After being milked, the cows get a helping of organic grain as a treat, and then they head back down to the pastures.

Mme. Clavel uses the raw milk from the cows to make the tomme fermiere. The farm's particular niche is an organic, soft tomme, unusual in the market. The milk, with a curdling agent, is heated in a stainless steel cauldron. The curds are mixed, then pressed into molds and left to drain. The farm produces about 15 cheeses from each milking, so this is truly the opposite of industrial farming.

The new cheeses are put in a drying room for a week. After that, they're moved to the "cave," where they age for about a month anda half. The natural mold in the cave grows on the surface of the cheeses, forming what Mme. Clavel called "cat hair." The newest cheeses have the mold patted down and are turned over every day. The cheeses that have aged the longest are turned once a week.


The Belle Fleurie farm sells most of its product itself, some to local buyers and some to buyers in Paris and Germany. A small part of the production is sold to an affineur, who ages the new cheeses himself. All of cheeses aged at la Belle Fleurie are stored in the cave.
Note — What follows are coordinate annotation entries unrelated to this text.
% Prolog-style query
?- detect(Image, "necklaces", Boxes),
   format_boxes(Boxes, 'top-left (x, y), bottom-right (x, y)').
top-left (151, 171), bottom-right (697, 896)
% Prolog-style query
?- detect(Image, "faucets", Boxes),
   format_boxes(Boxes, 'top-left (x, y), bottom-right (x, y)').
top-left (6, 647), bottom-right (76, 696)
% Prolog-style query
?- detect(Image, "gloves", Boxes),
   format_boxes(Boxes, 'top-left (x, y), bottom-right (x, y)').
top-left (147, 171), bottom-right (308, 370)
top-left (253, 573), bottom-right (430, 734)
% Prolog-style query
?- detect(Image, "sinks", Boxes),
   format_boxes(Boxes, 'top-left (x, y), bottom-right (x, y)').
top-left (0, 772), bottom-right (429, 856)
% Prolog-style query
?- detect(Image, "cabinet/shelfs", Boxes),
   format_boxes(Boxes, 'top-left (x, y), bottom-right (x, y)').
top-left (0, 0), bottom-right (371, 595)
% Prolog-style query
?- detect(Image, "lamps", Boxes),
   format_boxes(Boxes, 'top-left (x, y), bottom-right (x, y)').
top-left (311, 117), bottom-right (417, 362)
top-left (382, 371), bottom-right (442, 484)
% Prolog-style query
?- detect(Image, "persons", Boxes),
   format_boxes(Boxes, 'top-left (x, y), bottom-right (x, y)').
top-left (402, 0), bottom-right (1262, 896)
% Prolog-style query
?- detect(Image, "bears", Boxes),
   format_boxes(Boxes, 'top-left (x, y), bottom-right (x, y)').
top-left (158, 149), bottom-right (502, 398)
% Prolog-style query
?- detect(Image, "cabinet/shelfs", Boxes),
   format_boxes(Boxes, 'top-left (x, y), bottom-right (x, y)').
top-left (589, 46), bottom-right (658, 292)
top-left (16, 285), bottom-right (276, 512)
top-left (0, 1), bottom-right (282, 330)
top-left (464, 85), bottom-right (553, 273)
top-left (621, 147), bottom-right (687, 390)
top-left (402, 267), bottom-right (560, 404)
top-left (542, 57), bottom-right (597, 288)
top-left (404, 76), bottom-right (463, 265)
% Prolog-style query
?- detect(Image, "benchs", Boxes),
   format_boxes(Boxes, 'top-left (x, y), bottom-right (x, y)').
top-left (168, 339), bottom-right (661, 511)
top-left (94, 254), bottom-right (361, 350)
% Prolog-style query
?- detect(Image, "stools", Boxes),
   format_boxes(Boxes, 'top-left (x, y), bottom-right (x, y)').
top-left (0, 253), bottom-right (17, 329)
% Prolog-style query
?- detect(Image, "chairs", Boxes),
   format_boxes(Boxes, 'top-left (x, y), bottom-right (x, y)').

For M. and Mme. Clavel, this is clearly a labor of love. They care deeply about their cow, about organic farming, and about traditional methods of making cheese. Eight years ago they left salaried city jobs to start their farm. Today, they sell all the cheese they make, and could probably sell much more if they had it. M. Clavel does not wear a watch, nor does he have a cell phone. They work every day, day and night. It's only in the last few years that they've taken any vacation at all, and that's been limited to about four days a year. Indeed, it's hard for them to relax on vacation, because even though while they're gone the farm is in the hands of an experienced farmer/cheese-maker, their minds are always on their cows.